YOUR INSTRUCTIONS:
Answer these questions from the essay on search and seizure.
1. Whom does the essay credit with the phrase "arbitrary government action"?
2. Which television show supplied the footage of police before and after the 1961 ruling?
3. Which law does the essay name as an attempt to limit the actions of those thought to be violating morality?

DOCUMENT SECTION:
* * * *

Wednesday, March 14, 2007

Miranda Essay

I'm lazy today so I'm going to post an essay I wrote for a class. But I do believe these things. If you read this, what do you think about search and siezure and legislating morality?

The film Search and Seizure highlighted the ongoing debate over the right to privacy and the effect of the Fourth Amendment on the legal system and the citizens of the U.S. The film acknowledged how far the constitution goes in protecting our individual privacy, while underscoring the importance of limiting, or abolishing, what James Madison called “arbitrary government action” against U.S. citizens. Without the intervention of the U.S. Supreme Court on the matter of unlawful search and seizure, an expansion of the Fourth Amendment, it is my belief that police would hold too much power when administering procedure and investigating a crime. The danger for the individual citizen is that there would not have to be probable cause or evidence of a crime to for that person’s privacy to be violated. For example, if I am making pancakes in my skivvies one Saturday morning and a police officer who thought he saw me smoking a funny cigarette the night before decides he can break down my door and start going through my sock drawer, my privacy has been violated. Search and seizure prevents these sorts of embarrassing predicaments.

On a more serious note, search and seizure limits the police from detaining or profiling suspects based solely on behavior or suspicious action. It also puts limits on how police can approach a suspect’s residence. The footage from the TV show Dragnet was a good example. The episode before the 1961 all inclusive ruling on search and seizure showed the cops hiding in the suspects own house in order to arrest him. The post 1961 episode showed the cops having to acquire a warrant from a magistrate to make a search on a suspect’s home. For the scriptwriters, the ruling meant a few extra lines of dialogue, but for real police officers and citizens the ruling means that there is a stop-gap, or a third party, to ensure that the search is warranted. The police officers in the film seemed to agree that the extra couple of hours that it takes to acquire a warrant are necessary to ensure that some policemen don’t play the role of judge at the scene of an investigation. In this way I believe that the search and seizure rule, however frustrating for police officers, is necessary to provide protection against rights violations by the justice system.

According to Lawrence Friedman, “vice has a way of bouncing back.” According to his history of American law in the 20th century, the legal system attempted to regulate issues of morality, largely unsuccessfully, for the better part of the century. Laws such as the Mann act tried to limit the actions of those whom the government thought were violating morality, and these laws were either met by exceptional cases being brought before the Supreme Court or an unconcerned public ignoring the laws. The elites, those who had access to channels of power, claimed that the values of the country were at stake, but Friedman suggests that underneath the fear of real dangers, such as venereal disease and dangerous drugs, there was a fear of foreign ideologies which threatened the old protestant value system. Immigration, urbanization, and technology were transforming the nation, and the backlash against immoral behavior, Friedman claims, was a result of American elites resisting change.

* * * *

DATA BLOCK:
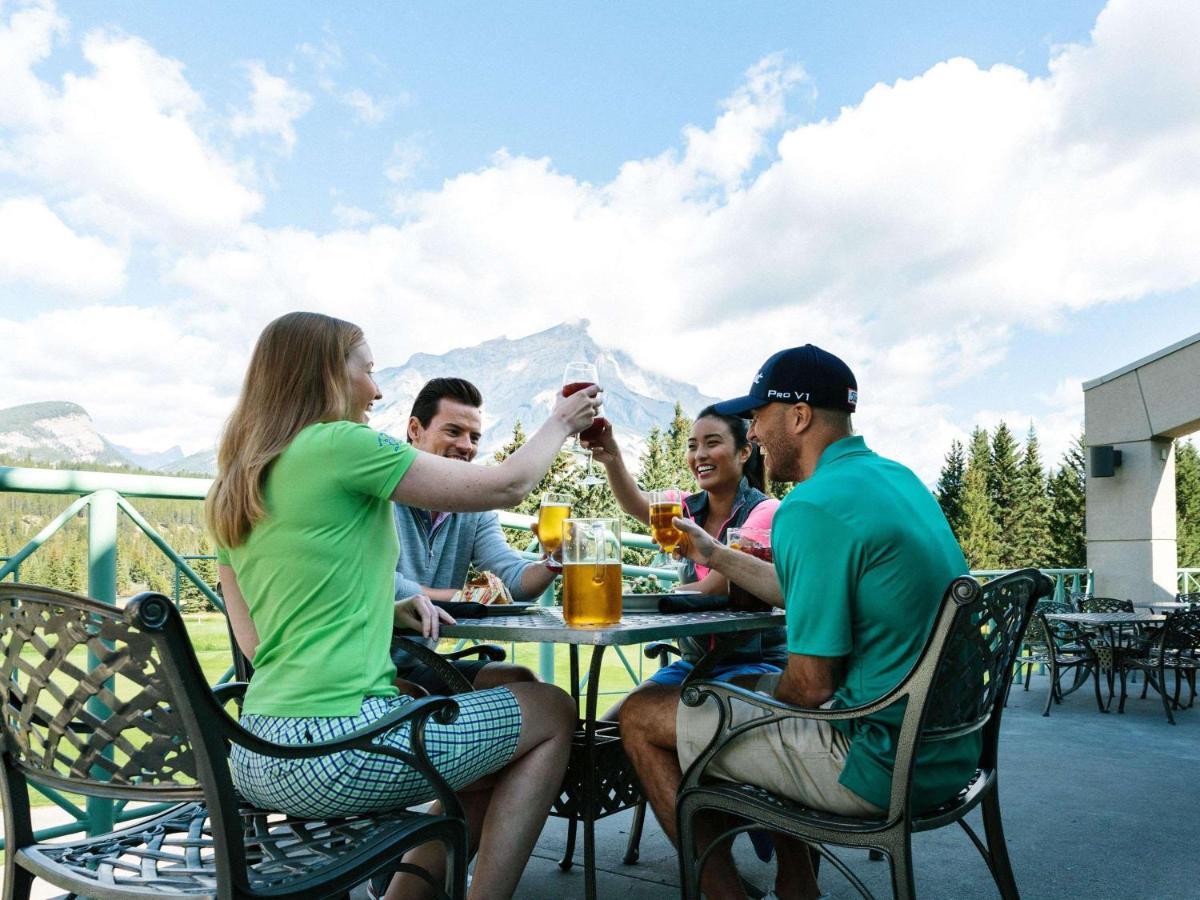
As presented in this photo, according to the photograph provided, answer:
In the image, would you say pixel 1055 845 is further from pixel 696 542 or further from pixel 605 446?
pixel 605 446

* * * *

SOLUTION TO THE PROBLEM:
1. James Madison
2. Dragnet
3. The Mann act